> **Given passage**
◇ ◇ ◇ ◇ ◇ ◇ ◇

We reviewed the Companys implementation of Ind AS 115, including recognition of the effect on opening equity and changes to procedures, accounting guidelines, disclosures and systems to support correct revenue recognition. We reviewed and discussed the accounting policy including the key accounting estimates and judgements made by management.
We tested the relevant internal controls used to ensure the completeness, accuracy and timing of revenue recognised.
We read a sample of contracts to assess whether the method for recognition of revenue was relevant and consistent with Ind AS 115 and had been applied consistently. We focused on contract classification, allocation of income and cost to the individual performance obligations and timing of transfer of control.
We evaluated the significant judgements and estimates made by management in applying accounting policy to sample of contracts and we obtained evidence to support them, including contractual agreements, delivery records. We also considered the historical outturns of estimates used in prior periods.

Refer note 2.8 of the financial statements.

We applied Audit Techniques to establish, whether any revenue has been recognized where no corresponding accounts receivable or cash has been recorded in the general ledger

Other Information

The Companys management and Board of Directors are responsible for the preparation of the other information. The other information comprises the information included in the Management Discussion and Analysis, Boards Report including Annexures there to, Business Responsibility and sustainable Report, Corporate Governance and Shareholders information, but does not include the standalone financial statements and auditors report thereon.

◇ ◇ ◇ ◇ ◇ ◇ ◇

> **Information shown**

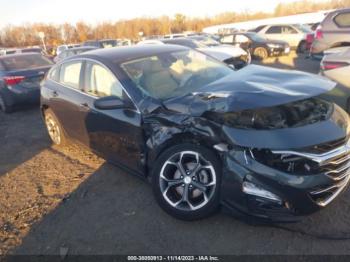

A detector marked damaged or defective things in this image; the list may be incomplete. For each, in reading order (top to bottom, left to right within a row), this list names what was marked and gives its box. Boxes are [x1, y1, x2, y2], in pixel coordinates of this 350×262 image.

◇ ◇ ◇ ◇ ◇ ◇ ◇

> **Task description**
Using the audit report excerpt, list each item that the other information comprises.

> **Answer box**
- Management Discussion and Analysis
- Boards Report including Annexures there to
- Business Responsibility and sustainable Report
- Corporate Governance and Shareholders information